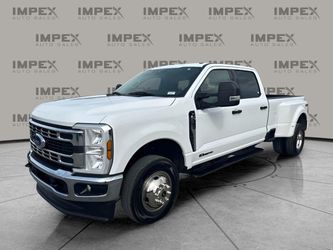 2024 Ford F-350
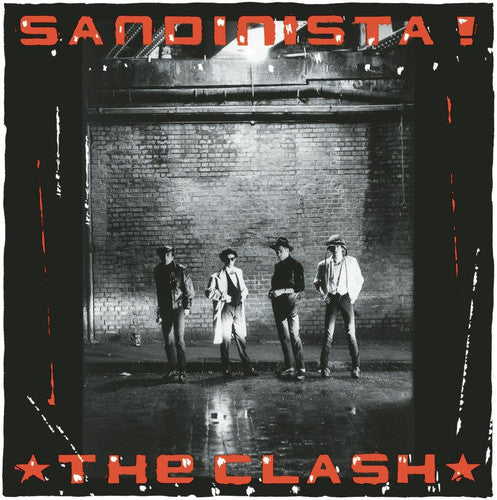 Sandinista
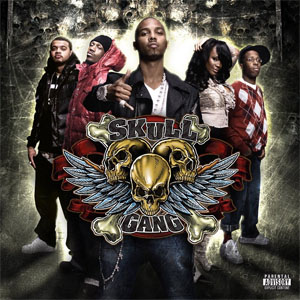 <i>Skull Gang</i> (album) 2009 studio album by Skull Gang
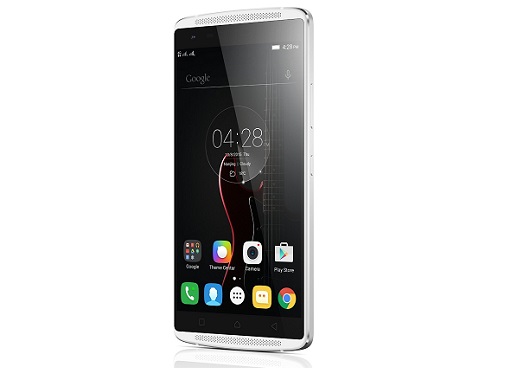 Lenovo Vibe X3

***

**Assignment:** Pictures are to be left out; repeat all the remaining data exactly.

**Exercise response:**
 2024 Ford F-350
 Sandinista
 <i>Skull Gang</i> (album) 2009 studio album by Skull Gang
 Lenovo Vibe X3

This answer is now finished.